Schematic illustration of a typical Reggae backup pattern highlighting the offbeats.

FIGURE 4-21: A typical Reggae backup pattern highlighting the offbeats.

Three feel

A song in a three feel is pretty easy to spot — it’s counted in groups of three (not the usual two and four), and you can do the waltz to it. If you played hooky from ballroom dancing lessons as a kid and don’t know how to waltz, you can usually hear a strong beat one, followed by the weaker beats two and three. The Eagles’ “Take It to the Limit” is in 3/4, and the Beatles’ “Norwegian Wood” is in 6/8. Technically, a song in 6/8 is felt in two, because it’s separated into two halves each receiving three eighth notes. But in the unfussy world of rock rhythm, anytime a guitarist has to strum in three — whether it’s in 3/4 or whether it’s in 6/8 or 12/8 (as in some doo-wop-type songs) — he just calls it a “three feel.” So “Norwegian Wood” and “House of the Rising Sun,” which are in 6/8, and “You Really Got a Hold on Me” and “Nights in White Satin,” which are in 12/8, can be described as “three feel” songs.
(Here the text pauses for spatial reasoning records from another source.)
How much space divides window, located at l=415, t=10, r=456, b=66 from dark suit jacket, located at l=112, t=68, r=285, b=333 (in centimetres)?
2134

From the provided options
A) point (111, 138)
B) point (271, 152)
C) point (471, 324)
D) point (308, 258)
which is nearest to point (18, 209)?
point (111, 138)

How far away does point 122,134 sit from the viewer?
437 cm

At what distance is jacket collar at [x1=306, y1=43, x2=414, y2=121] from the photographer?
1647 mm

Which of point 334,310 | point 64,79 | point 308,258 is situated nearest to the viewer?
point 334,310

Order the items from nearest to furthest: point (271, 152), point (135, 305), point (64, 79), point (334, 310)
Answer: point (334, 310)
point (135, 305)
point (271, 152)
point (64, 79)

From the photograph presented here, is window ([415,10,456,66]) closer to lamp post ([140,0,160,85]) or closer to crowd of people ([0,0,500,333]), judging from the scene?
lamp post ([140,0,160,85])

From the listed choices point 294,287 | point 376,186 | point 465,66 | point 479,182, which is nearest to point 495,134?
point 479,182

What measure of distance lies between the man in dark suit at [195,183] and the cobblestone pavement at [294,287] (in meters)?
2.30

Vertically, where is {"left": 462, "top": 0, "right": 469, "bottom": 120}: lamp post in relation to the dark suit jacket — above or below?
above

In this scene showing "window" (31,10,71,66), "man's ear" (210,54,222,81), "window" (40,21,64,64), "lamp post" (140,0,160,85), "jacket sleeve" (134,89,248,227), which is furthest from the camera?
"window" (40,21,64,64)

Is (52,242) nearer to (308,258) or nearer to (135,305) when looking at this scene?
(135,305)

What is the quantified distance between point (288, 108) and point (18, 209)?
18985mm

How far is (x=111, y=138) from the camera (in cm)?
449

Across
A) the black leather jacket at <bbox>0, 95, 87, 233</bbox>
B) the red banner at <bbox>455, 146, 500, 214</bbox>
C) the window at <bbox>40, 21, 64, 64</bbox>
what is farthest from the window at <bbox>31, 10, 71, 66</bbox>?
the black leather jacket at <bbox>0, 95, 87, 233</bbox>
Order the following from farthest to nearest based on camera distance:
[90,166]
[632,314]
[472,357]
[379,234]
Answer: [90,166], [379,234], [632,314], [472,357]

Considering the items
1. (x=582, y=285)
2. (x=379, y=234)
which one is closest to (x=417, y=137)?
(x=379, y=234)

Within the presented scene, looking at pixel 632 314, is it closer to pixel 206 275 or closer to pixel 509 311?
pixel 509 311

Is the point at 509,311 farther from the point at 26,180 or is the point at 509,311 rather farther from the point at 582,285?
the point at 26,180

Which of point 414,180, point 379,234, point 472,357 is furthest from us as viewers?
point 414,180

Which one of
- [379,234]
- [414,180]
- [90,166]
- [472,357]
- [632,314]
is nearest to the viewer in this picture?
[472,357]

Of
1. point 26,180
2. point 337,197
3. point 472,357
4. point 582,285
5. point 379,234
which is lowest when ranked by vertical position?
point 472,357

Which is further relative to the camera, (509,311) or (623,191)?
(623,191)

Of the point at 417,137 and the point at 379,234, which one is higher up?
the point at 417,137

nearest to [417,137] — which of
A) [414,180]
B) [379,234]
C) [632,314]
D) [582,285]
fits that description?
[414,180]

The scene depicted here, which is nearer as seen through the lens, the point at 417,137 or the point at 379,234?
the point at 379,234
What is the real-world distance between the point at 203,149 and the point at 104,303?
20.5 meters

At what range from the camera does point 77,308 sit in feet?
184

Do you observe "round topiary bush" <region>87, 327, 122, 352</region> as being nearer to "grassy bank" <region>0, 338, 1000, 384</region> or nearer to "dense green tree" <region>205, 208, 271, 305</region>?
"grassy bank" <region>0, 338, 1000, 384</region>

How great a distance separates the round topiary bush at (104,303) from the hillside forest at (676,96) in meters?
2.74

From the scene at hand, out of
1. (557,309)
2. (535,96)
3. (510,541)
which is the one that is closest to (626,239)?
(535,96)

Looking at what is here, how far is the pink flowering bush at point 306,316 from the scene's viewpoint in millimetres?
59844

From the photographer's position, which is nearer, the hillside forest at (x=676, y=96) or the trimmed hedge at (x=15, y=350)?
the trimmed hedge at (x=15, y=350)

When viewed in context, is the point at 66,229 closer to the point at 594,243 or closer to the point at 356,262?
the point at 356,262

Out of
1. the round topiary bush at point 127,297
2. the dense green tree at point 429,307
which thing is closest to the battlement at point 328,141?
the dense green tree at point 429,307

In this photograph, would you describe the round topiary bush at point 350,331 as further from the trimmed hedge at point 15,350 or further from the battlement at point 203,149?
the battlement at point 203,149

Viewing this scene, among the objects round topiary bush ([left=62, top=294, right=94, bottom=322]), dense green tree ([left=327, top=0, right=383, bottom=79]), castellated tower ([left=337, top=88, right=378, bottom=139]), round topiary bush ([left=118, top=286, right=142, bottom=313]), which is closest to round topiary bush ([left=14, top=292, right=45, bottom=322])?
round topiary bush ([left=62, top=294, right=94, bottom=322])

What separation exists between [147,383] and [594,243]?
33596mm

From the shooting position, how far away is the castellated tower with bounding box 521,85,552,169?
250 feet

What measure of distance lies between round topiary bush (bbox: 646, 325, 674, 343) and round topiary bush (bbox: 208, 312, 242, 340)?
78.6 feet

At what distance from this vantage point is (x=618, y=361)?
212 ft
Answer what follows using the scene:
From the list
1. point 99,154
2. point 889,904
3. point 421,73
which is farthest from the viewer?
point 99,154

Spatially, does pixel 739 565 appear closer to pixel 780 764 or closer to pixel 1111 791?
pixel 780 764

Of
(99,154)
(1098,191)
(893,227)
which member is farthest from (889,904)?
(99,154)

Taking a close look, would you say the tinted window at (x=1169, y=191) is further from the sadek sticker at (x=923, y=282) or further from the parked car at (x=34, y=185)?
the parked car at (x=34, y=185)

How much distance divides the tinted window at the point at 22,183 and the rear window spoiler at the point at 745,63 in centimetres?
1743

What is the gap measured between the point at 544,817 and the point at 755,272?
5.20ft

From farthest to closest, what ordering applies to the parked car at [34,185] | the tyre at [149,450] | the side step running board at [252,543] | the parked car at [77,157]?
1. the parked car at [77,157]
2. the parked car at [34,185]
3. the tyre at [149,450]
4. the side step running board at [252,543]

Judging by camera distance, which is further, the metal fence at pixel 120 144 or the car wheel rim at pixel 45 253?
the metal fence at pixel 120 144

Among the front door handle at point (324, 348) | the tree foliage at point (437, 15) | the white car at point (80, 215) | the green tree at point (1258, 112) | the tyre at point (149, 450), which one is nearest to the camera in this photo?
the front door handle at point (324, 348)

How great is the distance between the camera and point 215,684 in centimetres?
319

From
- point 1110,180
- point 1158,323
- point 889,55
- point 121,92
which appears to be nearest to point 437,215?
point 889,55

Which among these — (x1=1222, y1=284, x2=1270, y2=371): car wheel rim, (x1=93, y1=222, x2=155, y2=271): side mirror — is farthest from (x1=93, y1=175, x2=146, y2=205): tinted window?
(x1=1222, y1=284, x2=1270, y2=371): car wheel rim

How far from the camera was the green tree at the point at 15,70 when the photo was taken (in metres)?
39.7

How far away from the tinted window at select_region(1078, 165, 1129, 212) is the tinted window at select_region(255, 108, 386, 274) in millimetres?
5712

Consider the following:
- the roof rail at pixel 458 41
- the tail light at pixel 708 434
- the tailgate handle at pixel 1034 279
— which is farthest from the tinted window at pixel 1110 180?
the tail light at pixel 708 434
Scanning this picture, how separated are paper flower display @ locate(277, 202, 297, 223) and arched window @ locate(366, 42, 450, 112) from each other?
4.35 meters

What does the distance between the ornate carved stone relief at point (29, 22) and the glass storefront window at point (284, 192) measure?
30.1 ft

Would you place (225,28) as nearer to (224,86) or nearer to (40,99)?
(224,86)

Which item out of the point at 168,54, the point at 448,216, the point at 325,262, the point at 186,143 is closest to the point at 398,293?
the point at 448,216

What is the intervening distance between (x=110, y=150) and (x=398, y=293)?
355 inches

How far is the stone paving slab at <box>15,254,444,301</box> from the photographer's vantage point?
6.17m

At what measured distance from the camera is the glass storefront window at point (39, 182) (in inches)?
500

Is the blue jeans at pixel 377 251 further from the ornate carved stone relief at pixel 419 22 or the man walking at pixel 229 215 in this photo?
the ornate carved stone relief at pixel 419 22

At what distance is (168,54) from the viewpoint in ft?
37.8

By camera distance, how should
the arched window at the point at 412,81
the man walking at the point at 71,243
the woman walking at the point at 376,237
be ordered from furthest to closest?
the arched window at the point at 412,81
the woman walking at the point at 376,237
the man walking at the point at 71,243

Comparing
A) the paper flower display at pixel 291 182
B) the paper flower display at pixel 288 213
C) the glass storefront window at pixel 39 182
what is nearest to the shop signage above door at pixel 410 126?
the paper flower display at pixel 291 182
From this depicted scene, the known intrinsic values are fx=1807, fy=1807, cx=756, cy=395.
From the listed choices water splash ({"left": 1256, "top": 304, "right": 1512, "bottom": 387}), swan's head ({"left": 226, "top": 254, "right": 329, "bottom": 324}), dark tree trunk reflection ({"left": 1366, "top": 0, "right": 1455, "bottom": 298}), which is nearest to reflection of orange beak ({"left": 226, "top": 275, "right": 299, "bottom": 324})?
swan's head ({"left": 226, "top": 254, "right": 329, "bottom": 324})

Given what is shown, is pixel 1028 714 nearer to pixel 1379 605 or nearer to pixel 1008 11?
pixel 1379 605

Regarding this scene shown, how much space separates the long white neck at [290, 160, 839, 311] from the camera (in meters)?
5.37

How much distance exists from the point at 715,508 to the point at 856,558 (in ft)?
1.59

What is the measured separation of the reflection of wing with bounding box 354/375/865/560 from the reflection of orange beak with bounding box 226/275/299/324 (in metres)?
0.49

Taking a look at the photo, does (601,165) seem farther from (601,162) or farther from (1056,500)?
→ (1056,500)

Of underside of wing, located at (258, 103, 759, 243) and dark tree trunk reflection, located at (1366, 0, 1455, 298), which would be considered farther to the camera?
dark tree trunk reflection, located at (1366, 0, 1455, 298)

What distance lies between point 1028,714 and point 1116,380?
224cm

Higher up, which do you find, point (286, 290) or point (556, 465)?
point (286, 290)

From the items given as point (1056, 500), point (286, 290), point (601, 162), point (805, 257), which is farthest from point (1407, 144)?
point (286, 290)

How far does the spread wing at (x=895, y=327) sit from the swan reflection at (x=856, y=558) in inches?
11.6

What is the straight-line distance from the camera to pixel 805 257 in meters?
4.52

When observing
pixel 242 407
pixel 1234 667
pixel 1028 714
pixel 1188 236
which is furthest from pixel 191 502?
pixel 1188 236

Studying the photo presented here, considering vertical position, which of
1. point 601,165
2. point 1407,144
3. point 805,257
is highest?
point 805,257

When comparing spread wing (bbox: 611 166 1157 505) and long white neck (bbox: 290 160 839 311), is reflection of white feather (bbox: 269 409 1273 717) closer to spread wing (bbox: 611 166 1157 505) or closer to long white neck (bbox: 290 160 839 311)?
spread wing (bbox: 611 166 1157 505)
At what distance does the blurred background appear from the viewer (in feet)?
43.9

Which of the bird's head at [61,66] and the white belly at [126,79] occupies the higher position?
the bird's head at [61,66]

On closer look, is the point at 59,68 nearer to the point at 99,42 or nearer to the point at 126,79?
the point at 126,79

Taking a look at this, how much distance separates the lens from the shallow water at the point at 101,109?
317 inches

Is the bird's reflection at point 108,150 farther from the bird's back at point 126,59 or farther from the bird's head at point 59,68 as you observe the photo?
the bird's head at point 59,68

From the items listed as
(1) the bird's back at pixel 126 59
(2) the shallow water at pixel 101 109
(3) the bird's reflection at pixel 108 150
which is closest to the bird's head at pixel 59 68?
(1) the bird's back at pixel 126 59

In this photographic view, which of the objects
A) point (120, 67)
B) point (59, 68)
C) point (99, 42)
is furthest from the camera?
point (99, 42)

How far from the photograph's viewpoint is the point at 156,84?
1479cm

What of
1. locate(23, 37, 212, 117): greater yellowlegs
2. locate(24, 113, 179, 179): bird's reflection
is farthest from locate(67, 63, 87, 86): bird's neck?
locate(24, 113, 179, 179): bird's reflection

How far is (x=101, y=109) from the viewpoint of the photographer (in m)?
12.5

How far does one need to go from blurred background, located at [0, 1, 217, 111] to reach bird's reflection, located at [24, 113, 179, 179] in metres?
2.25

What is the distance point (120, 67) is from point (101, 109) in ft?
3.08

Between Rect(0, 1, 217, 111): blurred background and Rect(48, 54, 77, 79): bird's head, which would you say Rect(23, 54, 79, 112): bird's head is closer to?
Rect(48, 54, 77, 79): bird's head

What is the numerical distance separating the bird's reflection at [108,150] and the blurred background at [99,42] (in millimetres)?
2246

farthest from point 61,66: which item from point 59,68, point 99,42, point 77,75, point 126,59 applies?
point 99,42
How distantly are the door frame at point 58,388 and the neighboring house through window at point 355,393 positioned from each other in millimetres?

Strum in groups of three or go boom-chick-chick, depending on the tempo (it’s sometimes easier on faster tempos to go boom-chick-chick).

Play this Figure 4-22 (Track 35) is written in 3/4, and features a descending bass line, which is fairly common in songs in three.

Schematic illustration of a song in 3/4, featuring a moving bass line.

FIGURE 4-22: A song in 3/4, featuring a moving bass line.